Rows of coffins line a university classroom in the South Korean port city of Busan, ready for use in training the funeral directors of the future in a rapidly ageing country.
Growing numbers are finding work in the business of death as South Korea undergoes massive demographic change, with birthrates among the lowest in the world and almost half the population aged 50 or older.
Students at the Busan Institute of Science and Technology carefully draped a mannequin in traditional Korean funeral cloth, smoothing the fabric as if over real skin, before gently lowering it into a coffin.
Photo: Yonhap via EPA-EFE
“With our society ageing, I thought the demand for this kind of work would only grow,” said Jang Jin-yeong, 27, a funeral administration student.
Another student, 23-year-old Im Sae-jin, decided to enter the field after his grandmother died.
“At her funeral, I saw how beautifully the directors had prepared her for the final farewell,” he said. “I felt deeply grateful.”
More South Koreans are also living — and dying — alone.
Single-person households now account for about 42 percent of all homes in Asia’s fourth-largest economy.
A new profession has emerged reflecting that statistic: Cleaners who are called in to tidy up homes after their occupants, most of whom lived alone, have died.
Former classical musician Cho Eun-seok has cleaned many homes where people were found dead, sometimes months after their passing.
Their homes are “like their portraits”, Cho, 47, said.
He described heartbreaking traces: hundreds of neatly capped soju bottles and dusty boxes of gifts that were never opened.
South Korea has the highest suicide rate among developed nations, and these “lonely deaths” include those who died alone by their own hand.
Cho recently began receiving calls from used-car leasing companies to clean vehicles later found to be where clients ended their lives.

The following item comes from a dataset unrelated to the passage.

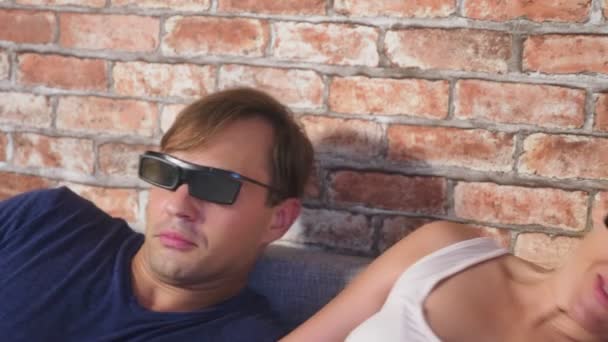 Gros plan. un jeune couple en 3d lunettes, assis sur le canapé dans le salon avec beaucoup d'émotions, regarder le film. 4k, au ralenti . — Video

He is also developing a device to detect signs of unattended deaths that he said can harm the environment, causing pest infestations and forcing the disposal of belongings from entire households.
In summer, the smell spreads fast, “and nothing can be saved,” he said.

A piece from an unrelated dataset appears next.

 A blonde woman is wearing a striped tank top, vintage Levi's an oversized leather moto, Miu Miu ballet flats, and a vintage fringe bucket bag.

The home of a woman who had died recently in her late 80s was still filled with traces of her life when Agence France-Presse visited — an old air-conditioner, bottles of cosmetics and a portable toilet, while several walking sticks stood by the door.

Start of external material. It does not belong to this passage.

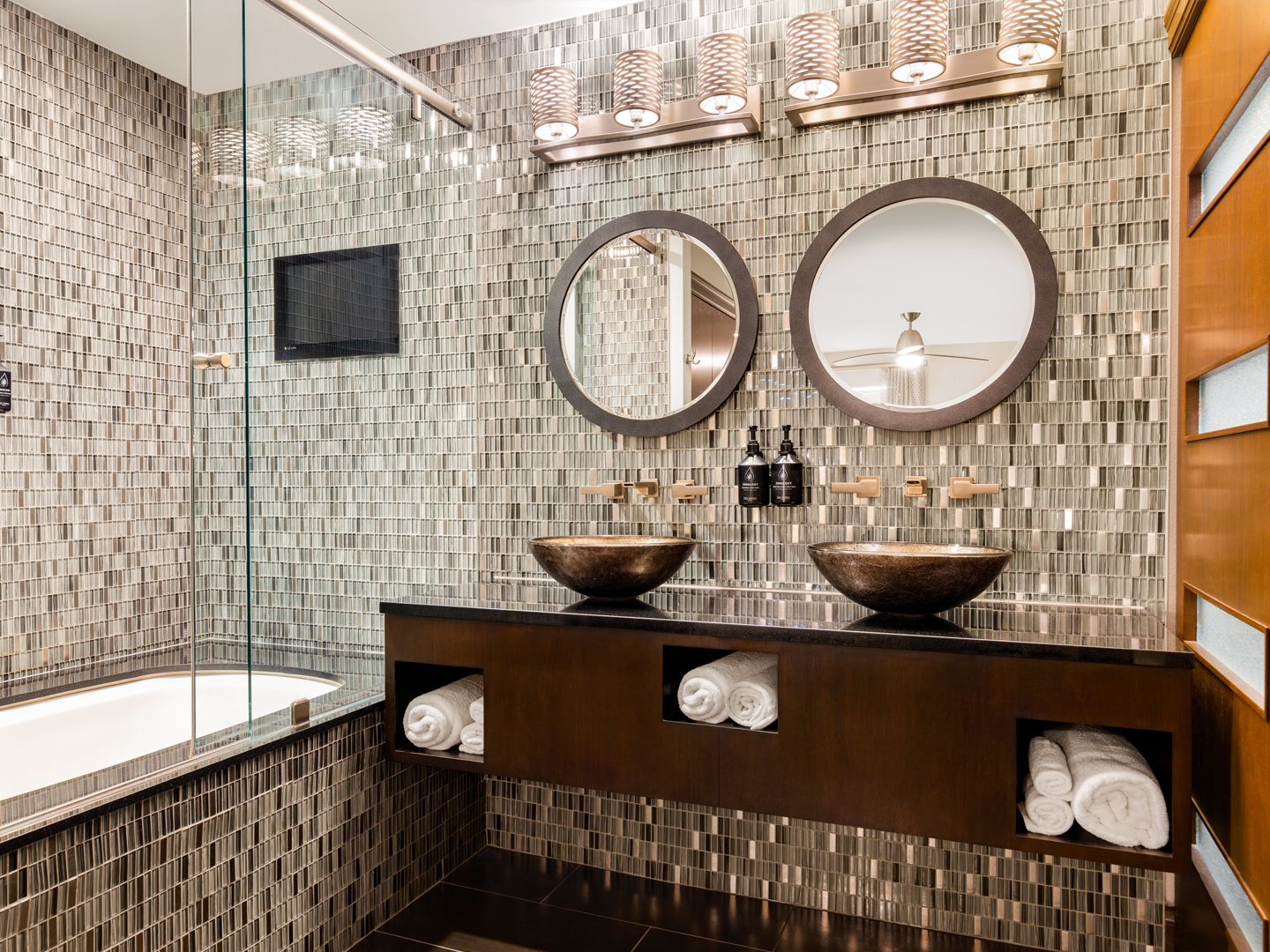 Elegant bathroom with dual sinks and mosaic tile walls.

The work sometimes requires more than just cleaning.
Kim Seok-jung once cleared the home of a late lyricist and found a set of songs she had not shared with her relatives. He turned them into a song for the bereaved family.
Cho remembered a high-school girl who lived alone in a gosiwon — a cramped room typically less than 5m2 — after she escaped domestic violence.
He visited once a month to clean. The teenager, suffering from depression, had been unable to tidy up herself. Piles of belongings and rotting food covered the bed, and the air was thick with flies.
However, she carefully looked after a small box, insisting Cho never throw it away. She took her own life in that small room a year later.
When Cho returned to clean, he found that a hamster had been living in the box all along. Beside it sat her guitar — she had dreamed of becoming a musician.
“The moment I saw the hamster, all I could think was that I had to save it and keep it alive,” Cho said.
Kim Doo-nyeon, a veteran in the funeral business, said he has a growing number of recruits in their 20s.
“When people live together, they share things... Even if one person dies, those items remain,” he said. “But when someone dies alone, everything must be cleared away.”
Back at class in Busan, Im admitted to some trepidation about his chosen career path.
“I am scared,” he said. “No matter how much you prepare, facing a deceased person is frightening.”